Pictures paired with source code
-=-=-
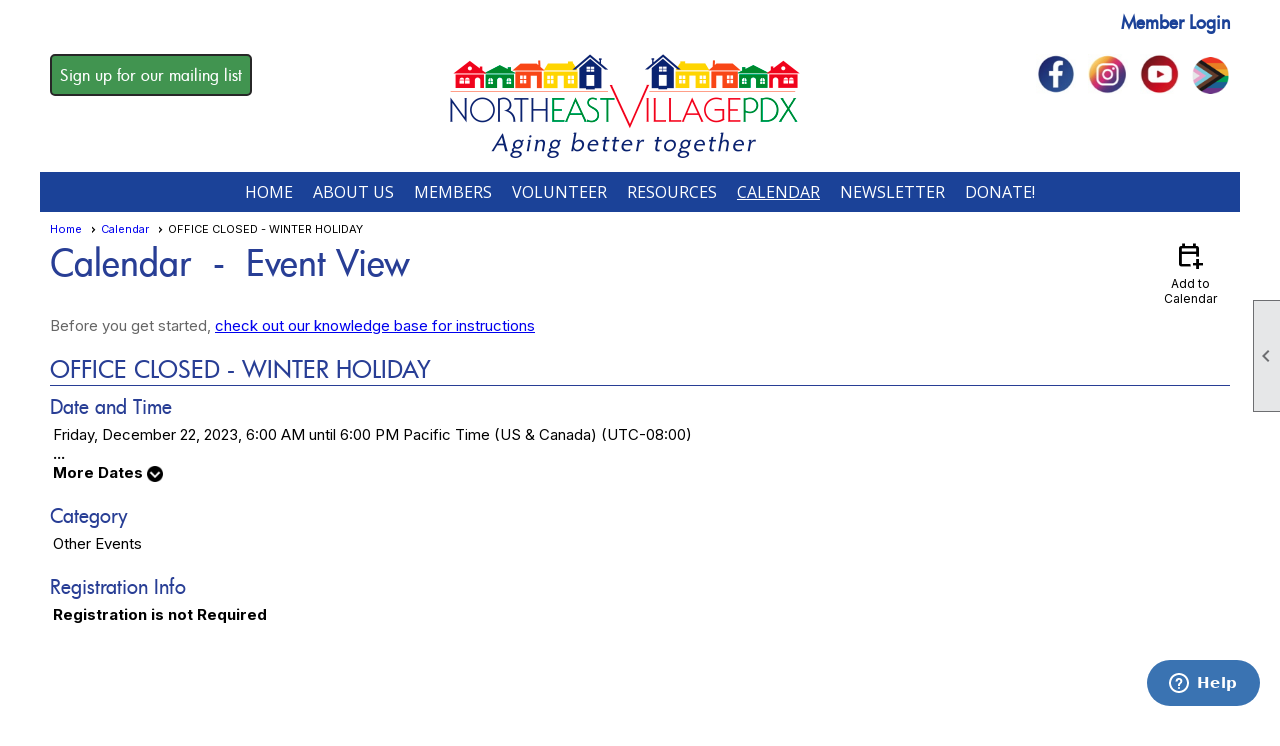

--- FILE ---
content_type: text/css
request_url: https://nevillagepdx.org/clubs/293188/css/fonts.css?v=3
body_size: 246
content:
@import url('//fonts.googleapis.com/css?family=Open+Sans:300,400,400i,600,700i,800');
@import url('//s3.amazonaws.com/ClubExpressFonts/futurabold/stylesheet.css');
@import url('//s3.amazonaws.com/ClubExpressFonts/futura/stylesheet.css');


--- FILE ---
content_type: text/css
request_url: https://nevillagepdx.org/clubs/293188/css/generated.css
body_size: 933
content:
#full_width-830886783 ul.site-menu li span a { 
	color: #ffffff;
	font-size:16px;
	float:left;display:block;
	text-decoration:none;
	line-height:30px;
	white-space:nowrap;
	border-radius:10px;
	font-weight:normal;
	font-family:'Open Sans',sans-serif;
	text-transform:uppercase;
}
#full_width-830886783 ul.site-menu li span span { 
	color: #ffffff;
	font-size:16px;
	background-image:none;
	padding-right:10px;
	font-weight:normal;
	font-family:'Open Sans',sans-serif;
	text-transform:uppercase;
	background-color:#1B4298;
}
#full_width-830886783 ul.site-menu li { 
	border-right:none;
	padding:0px;
	line-height:30px;
	background-image:none;
	background-color:#1B4298;
	color: #ffffff;
}
#full_width-830886783 ul.site-menu { 
	margin:0 auto;
	padding:0;
	height:auto;
	width:100%;
	display:block;
	border-bottom:none;
	background-color:#1B4298;
}
#full_width-830886783 ul.site-menu ul.sub-menu li { 
	width:100%;
	padding:0px 0px 0px 5px;
	background-color:#1B4298;
	opacity:.8;
	border-radius:0px;
	border:none;
	background:#1B4298;
	min-width:100px;
	padding-right:10px;
}
#full_width-830886783 ul.site-menu ul.sub-menu li.submenu-name:hover { 
	width:100%;
	padding:0px 0px 0px 5px;
	background-color:#1B4298;
	background:#1B4298;
}
#full_width-830886783 ul.site-menu li a span { 
	float:left;
	display:block;
}
#full_width-830886783 ul.site-menu ul.sub-menu li span a { 
	color:#FFFFFF;
	font-size:16px;
	padding:0px 10px 0px 5px;
	width:100%;
	background-color:transparent;
	border-right:none;
	line-height:32px;
	font-family:'Open Sans',sans-serif;
	text-transform:none;
}
#full_width-830886783 ul.site-menu li.selected-menu-item a { 
	text-decoration:underline;
}
#full_width-830886783 ul.site-menu li.menu-separator { 
	padding:0px;
	height:0px;
	width:0px;
}
#full_width-830886783 ul.site-menu li:hover span span { 
	background-color:transparent;
	background-image:none;
	color:#F6D751;
}
#full_width-830886783 ul.site-menu li:hover { 
	background-color:transparent;
}
#full_width-830886783 ul.site-menu ul.sub-menu li:hover { 
	background-color:#F6D751;
	opacity:1;
	background:rgba(0,0,0,1);
}
#full_width-830886783 ul.site-menu ul.sub-menu { 
	border:none;
	padding-right:10px;
	box-shadow:2px 2px 2px #000000;
	background-color:#1B4298;
	background:#1B4298;
}
#full_width-830886783 ul.site-menu ul.sub-menu li span a:hover { 
	width:100%;
	text-decoration:none;
	color:#FFFFFF;
	background-color:transparent;
}
#full_width-830886783 ul.site-menu ul.sub-menu li.menu-separator { 
	padding-top:1px;
	padding-bottom:1px;
	background-color:#000000;
	padding-right:15px;
}
#full_width-830886783 ul.horizontal.site-menu li span span { 
	background-image:none;
}
#full_width-830886783 ul.site-menu li span a:hover { 
	color:#F6D751;
	background-color:transparent;
}
#full_width-830886783 ul.site-menu li span:hover span { 
	color:#959595;
}
#full_width-830886783 .nav-container ul.site-menu { 
	background-color:#000;
}
#full_width-830886783 ul.site-menu li.selected-menu-item { 
	font-style:normal;
	background-color:#1B4298;
}
#full_width-830886783 ul.site-menu li.selected-menu-item span a { 
	font-style:normal;
	color: #ffffff;
}


--- FILE ---
content_type: text/css
request_url: https://nevillagepdx.org/clubs/293188/css/club.css?v=55
body_size: 620
content:
#header_cell { 
	background-color:rgba(0, 0, 0, 0);
	background-image:none;
}
.layout-wrapper { 
	width:960px;
}
body { 
	font-size:15px;
	font-family:'Open Sans',sans-serif;
}
a { 
	font-size:15px;
}
h1 { 
	font-size:36px;
	color:#283E95;
	font-family:'FuturaMdMedium', sans-serif;
}
.user-panel .control-panel-link { 
	color:#1B4298;
	font-size:14px;
	font-family:'FuturaMdMedium', sans-serif;
}
.user-panel .login-link { 
	color:#1B4298;
	font-size:18px;
	font-family:'FuturaMdMedium', sans-serif;
	font-weight:bold;
}
.user-panel .login-link.ce-button { 
	color:#1B4298;
	font-weight:bold;
}
.panel-welcome-message { 
	color:#1B4298;
	font-size:14px;
	font-family:'FuturaMdMedium', sans-serif;
}
.favorites-hover { 
	color:#1B4298;
	font-size:14px;
	font-family:'FuturaMdMedium', sans-serif;
}
.material-icons.favorite-icon { 
	color:#1B4298;
}
.top-container { 
	background-color:#ffffff;
}
.bottom-container { 
	background-color:#ffffff;
}
h2 { 
	color:#283E95;
	font-size:24px;
	font-family:'FuturaMdMedium', sans-serif;
}
h3 { 
	color:#283E95;
	font-family:'FuturaMdMedium', sans-serif;
}
#layout_wrapper { 
	max-width:1200px;
}
a.ce-button { 
	color:White;
	font-size:16px;
	font-family:'FuturaMdMedium', sans-serif;
	background-color:#419450;
	border-radius:5px;
	border-width:2px;
	border-color:#272727;
	background-image:none;
	padding-left:8px;
	padding-right:8px;
	padding-top:8px;
	padding-bottom:8px;
}
a.ce-button:hover { 
	color:White;
	background-color:#333333;
	border-width:2px;
	border-color:#272727;
	background-image:none;
}


--- FILE ---
content_type: text/css
request_url: https://nevillagepdx.org/clubs/293188/css/custom.css?v=55
body_size: 121
content:
=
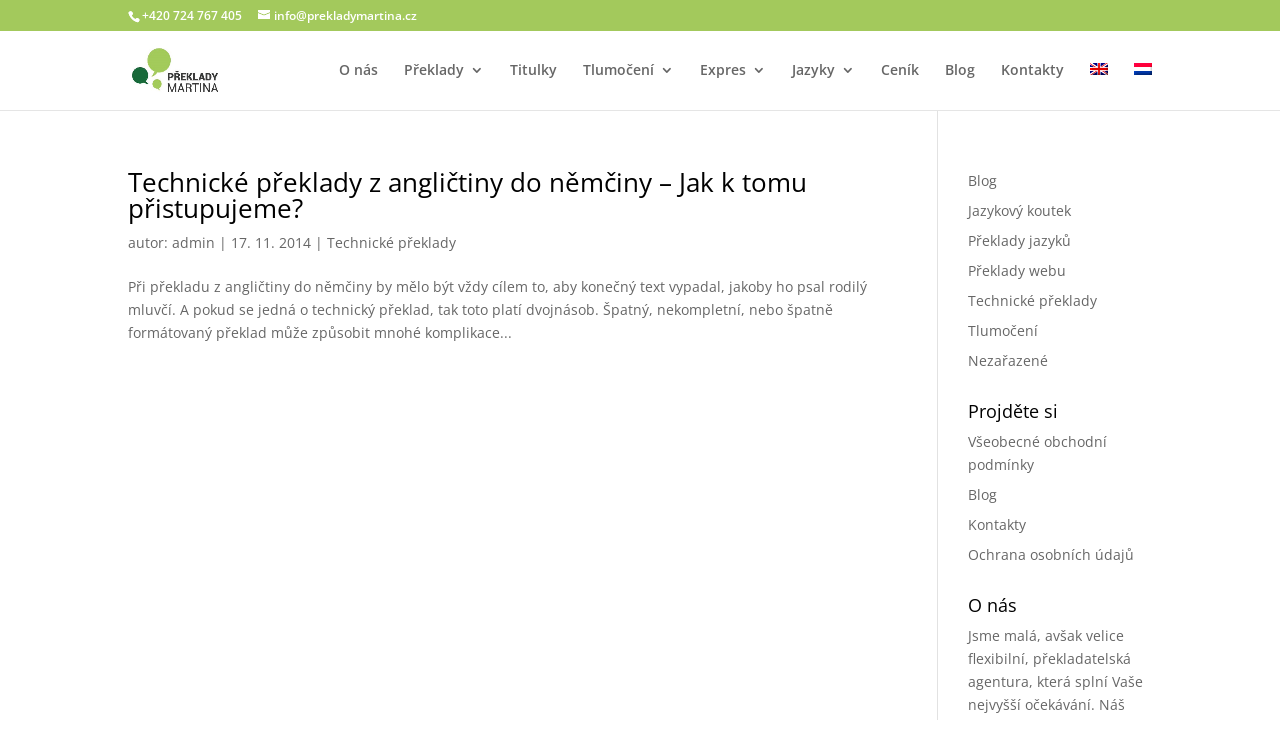

--- FILE ---
content_type: text/css
request_url: https://www.prekladymartina.cz/wp-content/themes/ChildThemeDivi/style.css?ver=4.27.5
body_size: 1209
content:
/*
Theme Name:Child Theme for Divi
Theme URI: http://wordpress-style.net
Description: Child Theme For Divi
Author: Eduard Ungureanu
Author URI: http://wordpress-style.net
Template: Divi
Version: 1.0
*/

/* Start your custom CSS bellow this comment
============================================ */

/*-----------------[Format CF7 to look like Divi]----------------*/

.wpcf7-text, .wpcf7-textarea, .wpcf7-captchar {
background-color: #eee !important;        /* Text areas colour */
color: #000 !important;
border: none !important;
width: 100% !important;
-moz-border-radius: 0 !important;
-webkit-border-radius: 0 !important;
border-radius: 0 !important;
font-size: 14px;
color: #000 !important;
padding: 16px !important;
-moz-box-sizing: border-box;
-webkit-box-sizing: border-box;
box-sizing: border-box;
}
.wpcf7-submit {
color: #a3c95c !important;              /* Button font colour */
margin: 8px auto 0;
cursor: pointer;
font-size: 20px;
font-weight: 500;
-moz-border-radius: 3px;
-webkit-border-radius: 3px;
border-radius: 3px;
padding: 6px 20px;
line-height: 1.7em;
background: transparent;
border: 2px solid;
-webkit-font-smoothing: antialiased;
-moz-osx-font-smoothing: grayscale;
-moz-transition: all 0.2s;
-webkit-transition: all 0.2s;
transition: all 0.2s;
}
.wpcf7-submit:hover {
background-color: #a3c95c;        /* Background colour of a button when hovered over */
border-color: #a3c95c;           /* Border colour of a button when hovered over */
color: #fff!important;          /* Font button colour when hovered over */
padding: 6px 20px !important;
}

/* Left and right fields styling */

#wpcf7left {
    width: 47%;
    float: left;
    margin-right:6%;
}

#wpcf7right {
    width: 47%;
    float: left;
}

.wpcf7clearfix:after {
    content:"\0020";
    display:block;
    height:0;
    clear:both;
    visibility:hidden;
    overflow:hidden;
    margin-bottom:10px;
}

.wpcf7clearfix {
    display:block;
}

/*-----------------[Replace the mobile hamburger icon with the word Menu]----------------*/

.mobile_menu_bar:before {
content: "Menu" !important;
font-family: inherit !important;
font-size: 18px !important;
}

.mobile_menu_bar:after {
content: "" !important;
}

body {
	overflow-x: hidden;
}

/* Karolína Vyskočilová <karolina@kybernaut.cz>, 8. 1. 2020 */

.widget_custom_html {
    width: 100% !important;
}

body:not(.et-tb) #main-content .container, body:not(.et-tb-has-header) #main-content .container {
    padding-bottom: 58px;
}

.entry-content tr th {
    background-color: #a3c95c;
}

.entry-content tr:nth-child(2n+1) {
    background-color: rgba(238, 238, 238, 0.1);
}

.entry-content tr:not(:first-child):hover {
    background-color: rgba(163, 201, 92, 0.3);
}

.fa-check {
	color: #a3c85a;
}

.ff_form_modal {
    text-align: center;
}

.ff_modal_btn {
    font-size: 20px;
    font-weight: 500;
    padding: 0.3em 1em;
    line-height: 1.7em!important;
    background-color: #a3c95c;
    background-size: cover;
    background-position: 50%;
    background-repeat: no-repeat;
    border: 2px solid;
    border-radius: 3px;
    -webkit-transition-duration: .2s;
    transition-duration: .2s;
    -webkit-transition-property: all!important;
    transition-property: all!important;
    color: #fff;
}

.ff_modal_btn:hover {
    background-color: #fff;
    cursor: pointer;
    color: #a3c95c;
}

.lity {
    z-index: 100001;
}

.lity-content {
    border-radius: 1rem;
    overflow: hidden;
}

.lity-container form .ff-btn-submit {
    background-color: #a3c95c;
}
-=-=-
Give only the number of lines in the records that contain the string "colour".

5